--- START ---
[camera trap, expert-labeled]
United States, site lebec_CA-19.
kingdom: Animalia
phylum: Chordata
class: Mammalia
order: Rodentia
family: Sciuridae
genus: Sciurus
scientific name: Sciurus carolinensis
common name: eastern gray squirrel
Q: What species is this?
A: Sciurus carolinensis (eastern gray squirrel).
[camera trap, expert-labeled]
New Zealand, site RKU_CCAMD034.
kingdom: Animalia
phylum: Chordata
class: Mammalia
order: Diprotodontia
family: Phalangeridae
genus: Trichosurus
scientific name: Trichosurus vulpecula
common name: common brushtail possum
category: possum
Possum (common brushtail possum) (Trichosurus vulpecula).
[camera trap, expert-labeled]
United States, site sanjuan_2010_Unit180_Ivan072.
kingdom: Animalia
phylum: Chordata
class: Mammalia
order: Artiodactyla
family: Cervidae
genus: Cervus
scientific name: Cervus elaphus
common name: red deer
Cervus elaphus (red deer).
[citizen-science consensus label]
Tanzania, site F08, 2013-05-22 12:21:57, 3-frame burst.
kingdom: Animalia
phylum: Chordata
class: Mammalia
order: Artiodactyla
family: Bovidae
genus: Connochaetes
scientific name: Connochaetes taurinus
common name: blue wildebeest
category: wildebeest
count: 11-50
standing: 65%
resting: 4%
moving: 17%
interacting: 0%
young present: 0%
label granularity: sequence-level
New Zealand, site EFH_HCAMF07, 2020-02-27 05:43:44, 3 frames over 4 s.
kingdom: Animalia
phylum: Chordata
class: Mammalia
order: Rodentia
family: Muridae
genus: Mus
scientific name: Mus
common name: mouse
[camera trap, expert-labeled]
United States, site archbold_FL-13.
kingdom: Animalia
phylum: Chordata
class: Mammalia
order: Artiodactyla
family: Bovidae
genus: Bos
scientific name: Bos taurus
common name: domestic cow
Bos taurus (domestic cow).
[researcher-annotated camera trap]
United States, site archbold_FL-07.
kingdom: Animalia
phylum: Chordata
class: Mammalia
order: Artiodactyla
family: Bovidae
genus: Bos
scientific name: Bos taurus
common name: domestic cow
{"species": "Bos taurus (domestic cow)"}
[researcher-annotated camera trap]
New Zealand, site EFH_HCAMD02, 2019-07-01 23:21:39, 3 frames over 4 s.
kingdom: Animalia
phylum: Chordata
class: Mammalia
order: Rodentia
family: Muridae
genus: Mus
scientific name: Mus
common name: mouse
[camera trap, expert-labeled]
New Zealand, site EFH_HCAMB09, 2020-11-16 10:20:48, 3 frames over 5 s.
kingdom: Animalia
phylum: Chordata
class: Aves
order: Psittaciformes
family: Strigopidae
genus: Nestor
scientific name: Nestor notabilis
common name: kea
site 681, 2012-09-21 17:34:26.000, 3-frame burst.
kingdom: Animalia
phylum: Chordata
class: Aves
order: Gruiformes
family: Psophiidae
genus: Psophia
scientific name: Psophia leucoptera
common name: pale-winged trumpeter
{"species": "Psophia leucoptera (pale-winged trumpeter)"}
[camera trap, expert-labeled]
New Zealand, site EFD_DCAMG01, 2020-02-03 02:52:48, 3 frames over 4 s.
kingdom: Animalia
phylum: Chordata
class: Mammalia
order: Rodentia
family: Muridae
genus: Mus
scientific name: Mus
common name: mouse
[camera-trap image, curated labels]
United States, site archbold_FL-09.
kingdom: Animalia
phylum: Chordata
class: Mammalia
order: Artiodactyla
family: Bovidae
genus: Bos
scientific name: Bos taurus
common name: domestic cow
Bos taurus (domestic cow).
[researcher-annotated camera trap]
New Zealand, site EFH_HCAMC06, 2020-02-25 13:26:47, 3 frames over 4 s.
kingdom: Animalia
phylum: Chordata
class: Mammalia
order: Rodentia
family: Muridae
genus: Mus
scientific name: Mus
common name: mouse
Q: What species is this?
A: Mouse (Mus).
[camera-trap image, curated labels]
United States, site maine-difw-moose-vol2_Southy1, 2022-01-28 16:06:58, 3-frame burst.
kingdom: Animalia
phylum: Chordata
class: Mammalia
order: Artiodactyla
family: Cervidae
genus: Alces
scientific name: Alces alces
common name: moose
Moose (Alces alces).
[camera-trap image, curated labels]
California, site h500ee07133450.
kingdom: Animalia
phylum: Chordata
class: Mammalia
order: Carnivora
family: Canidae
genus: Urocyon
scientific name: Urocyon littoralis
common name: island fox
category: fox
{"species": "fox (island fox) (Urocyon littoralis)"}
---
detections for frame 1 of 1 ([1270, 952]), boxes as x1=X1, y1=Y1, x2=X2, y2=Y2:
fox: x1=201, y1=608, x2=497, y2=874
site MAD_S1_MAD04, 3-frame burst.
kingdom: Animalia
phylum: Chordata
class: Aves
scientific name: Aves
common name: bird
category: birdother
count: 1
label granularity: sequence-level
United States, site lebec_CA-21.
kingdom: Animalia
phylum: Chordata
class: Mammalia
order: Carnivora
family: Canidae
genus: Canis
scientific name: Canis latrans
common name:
--- END ---
_Exercise directions:_ Begin with the first line of the listing and copy exactly through the line that contains "common name: eastern gray squirrel", please, keeping both ends and leaving out everything after.

_Problem solution:_
[camera trap, expert-labeled]
United States, site lebec_CA-19.
kingdom: Animalia
phylum: Chordata
class: Mammalia
order: Rodentia
family: Sciuridae
genus: Sciurus
scientific name: Sciurus carolinensis
common name: eastern gray squirrel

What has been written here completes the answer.